Technology, in general, and open source, in specific, is often seen as a boy’s club. There’s a lot of truth to that. In 2019, out of the 2,765 Morgan Stanley Capital International All-Country World Index (MSCI/ACWI) companies, only 20% of directors were women in 2019.
That’s a bad thing and not just for women leaders. Studies show that employee productivity is significantly higher for companies with three or more women on their boards. That means both higher profits and dividend payouts. As the Bloomberg editorial board recently pointed out, if companies really cared about doing what’s best for shareholders they’d have more women leaders.
Why? Microsoft Ventures co-founder and Barn2Door COO James Maiocco has suggested it’s because women “tend to be more professional and have better outcomes,” rather than men who often act “like kids in a locker room,” instead of “getting down to business.”

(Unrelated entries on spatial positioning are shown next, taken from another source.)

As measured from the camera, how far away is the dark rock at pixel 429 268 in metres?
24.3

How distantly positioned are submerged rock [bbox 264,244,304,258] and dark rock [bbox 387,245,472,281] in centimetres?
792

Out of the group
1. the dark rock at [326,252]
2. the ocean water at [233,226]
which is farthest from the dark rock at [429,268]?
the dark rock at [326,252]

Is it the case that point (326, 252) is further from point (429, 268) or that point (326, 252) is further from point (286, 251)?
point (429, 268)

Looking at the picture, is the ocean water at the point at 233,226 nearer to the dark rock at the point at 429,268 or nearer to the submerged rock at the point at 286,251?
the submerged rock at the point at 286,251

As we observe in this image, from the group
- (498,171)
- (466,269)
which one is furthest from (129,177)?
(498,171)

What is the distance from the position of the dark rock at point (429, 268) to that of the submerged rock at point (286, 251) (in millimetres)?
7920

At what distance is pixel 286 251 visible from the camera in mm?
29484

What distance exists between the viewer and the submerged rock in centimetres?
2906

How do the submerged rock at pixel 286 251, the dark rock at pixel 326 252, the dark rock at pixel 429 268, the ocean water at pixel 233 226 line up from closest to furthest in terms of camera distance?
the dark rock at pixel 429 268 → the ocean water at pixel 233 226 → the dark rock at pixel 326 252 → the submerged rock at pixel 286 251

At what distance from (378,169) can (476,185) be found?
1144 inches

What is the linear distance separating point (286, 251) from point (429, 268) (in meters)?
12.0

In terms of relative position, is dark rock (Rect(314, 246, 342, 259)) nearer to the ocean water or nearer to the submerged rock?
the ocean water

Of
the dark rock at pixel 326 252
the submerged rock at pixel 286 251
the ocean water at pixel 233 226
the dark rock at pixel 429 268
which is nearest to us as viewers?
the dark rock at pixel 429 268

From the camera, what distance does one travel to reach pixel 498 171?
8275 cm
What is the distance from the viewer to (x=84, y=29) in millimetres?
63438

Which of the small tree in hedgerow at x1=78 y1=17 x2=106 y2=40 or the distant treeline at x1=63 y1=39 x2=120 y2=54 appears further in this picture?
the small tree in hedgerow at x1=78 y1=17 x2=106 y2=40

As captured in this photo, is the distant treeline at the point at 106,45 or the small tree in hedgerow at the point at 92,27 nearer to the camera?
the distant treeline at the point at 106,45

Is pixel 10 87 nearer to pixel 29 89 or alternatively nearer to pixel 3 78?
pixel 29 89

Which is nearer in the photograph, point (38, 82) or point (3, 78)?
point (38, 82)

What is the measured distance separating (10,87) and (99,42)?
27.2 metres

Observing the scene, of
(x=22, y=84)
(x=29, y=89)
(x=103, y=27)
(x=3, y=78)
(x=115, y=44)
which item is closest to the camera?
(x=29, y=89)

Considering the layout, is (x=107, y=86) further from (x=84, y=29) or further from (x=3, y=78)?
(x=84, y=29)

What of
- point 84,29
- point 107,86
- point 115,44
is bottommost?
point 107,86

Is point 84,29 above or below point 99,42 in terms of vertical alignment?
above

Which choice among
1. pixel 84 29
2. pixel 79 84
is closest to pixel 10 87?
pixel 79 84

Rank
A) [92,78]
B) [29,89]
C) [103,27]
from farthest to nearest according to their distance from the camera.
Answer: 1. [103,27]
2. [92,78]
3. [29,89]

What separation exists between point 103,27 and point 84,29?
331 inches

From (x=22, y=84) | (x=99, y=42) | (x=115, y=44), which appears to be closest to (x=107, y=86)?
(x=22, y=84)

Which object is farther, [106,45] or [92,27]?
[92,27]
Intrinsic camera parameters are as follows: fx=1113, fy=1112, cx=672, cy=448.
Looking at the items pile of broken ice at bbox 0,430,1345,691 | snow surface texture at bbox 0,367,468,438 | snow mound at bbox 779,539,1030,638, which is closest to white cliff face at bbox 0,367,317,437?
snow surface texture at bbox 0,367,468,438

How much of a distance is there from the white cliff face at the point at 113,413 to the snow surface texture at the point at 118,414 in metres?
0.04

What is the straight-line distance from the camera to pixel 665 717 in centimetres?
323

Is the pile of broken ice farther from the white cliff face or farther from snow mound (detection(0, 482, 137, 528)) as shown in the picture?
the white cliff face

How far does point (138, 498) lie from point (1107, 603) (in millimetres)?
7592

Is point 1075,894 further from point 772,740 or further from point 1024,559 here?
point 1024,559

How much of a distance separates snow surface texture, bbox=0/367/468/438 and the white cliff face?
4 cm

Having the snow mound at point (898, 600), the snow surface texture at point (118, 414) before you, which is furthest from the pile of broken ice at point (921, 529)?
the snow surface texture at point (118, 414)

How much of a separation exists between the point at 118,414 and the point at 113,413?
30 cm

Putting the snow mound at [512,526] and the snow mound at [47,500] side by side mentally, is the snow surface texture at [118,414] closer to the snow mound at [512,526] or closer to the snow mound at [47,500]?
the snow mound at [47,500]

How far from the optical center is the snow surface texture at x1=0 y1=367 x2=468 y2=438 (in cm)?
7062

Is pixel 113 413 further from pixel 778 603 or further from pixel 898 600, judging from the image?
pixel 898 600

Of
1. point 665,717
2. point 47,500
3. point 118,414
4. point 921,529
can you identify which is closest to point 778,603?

Some open source organizations do get it. For example, the largest open source nonprofit by far, the Linux Foundation, has six women board members and is chaired by a woman, Nithya Ruff, who’s also the Head of Comcast’s Open Source Practice. Other open source organizations with strong women leaders include the Mozilla Foundation, with chairperson Mitchell Baker; the Apache Software Foundation (ASF), executive VP Ruth Suehle; the Drupal Association, with executive director Megan Byrd-Sanickil; and the Perl Foundation, with Allison Randal, well-known leader and board chair of the Open Infrastructure Foundation (OIF).
To help more qualified women get into the boardroom and the C-suite, FirstBoard.io, a network of highly qualified and diverse technology leaders announced its Top 50 listing of board-ready women in technology.
The group represents some of the best and brightest female technology leaders from companies such as AWS, GitHub, HBO, Microsoft, Puppet, Salesforce, and many more. The Top 50 are exclusively C- or VP-level or Director level executives at public companies and have collectively managed 100 acquisitions worth more than $55 billion and nearly 20 Initial Public Offerings (IPOs). Besides open source, their domain expertise spans Artificial Intelligence (AI), Machine Learning (ML), security, cloud computing, IoT, FinTech, consumer tech, and streaming media.
The Top 50 were carefully selected based on FirstBoard’s strict criteria that includes both technical depth and operational leadership experience at startups, private and public companies.
Firstboard.io Founder Rita Scroggin said, unlike other efforts to break the boardroom glass ceiling, these are women who are highly qualified and ready today. They don’t need coaching or mentoring; they simply need the visibility often afforded to those already in a position of power to move into the boardroom.
Open-source leaders on the Top 50 include Abby Kearns, Puppet CTO and Lightbend Board Member; Sushila Sahay, Lightbend EVP Cloud, Engineering and People; Priyanka Sharma, Cloud Computing Foundation (CNCF) General Manager; Kiersten Gaffney, former Meosphere CMO; and Jennifer Cloer, CEO and Founder, Story Changes Culture.
“The FirstBoard.io Top 50 showcases the best and most diverse executive-level talent in tech at exactly the time when a new level of collaboration in business and society is being called for,” said Scroggin. “More than 40 percent of the Top 50 are women of color and all of these leaders bring diverse experiences from around the world and from different sectors to their board positions. I believe that diversifying company boards and leadership teams will be one of the biggest transformative energies to make the world a more equal and just place.”
“It’s increasingly important for VC investors who take board seats to promote diversity and inclusion plans for their boards, and Firstboard.io’s mission to bring female leadership into companies has helped my companies lead on this front,” added Tyler Jewell, Dell Capital Managing Director.
I’ve had the pleasure of knowing most of the open source leaders on the Firstboard.io list. They’re all exceptional people and would help any organization or company step up their business plans and execution.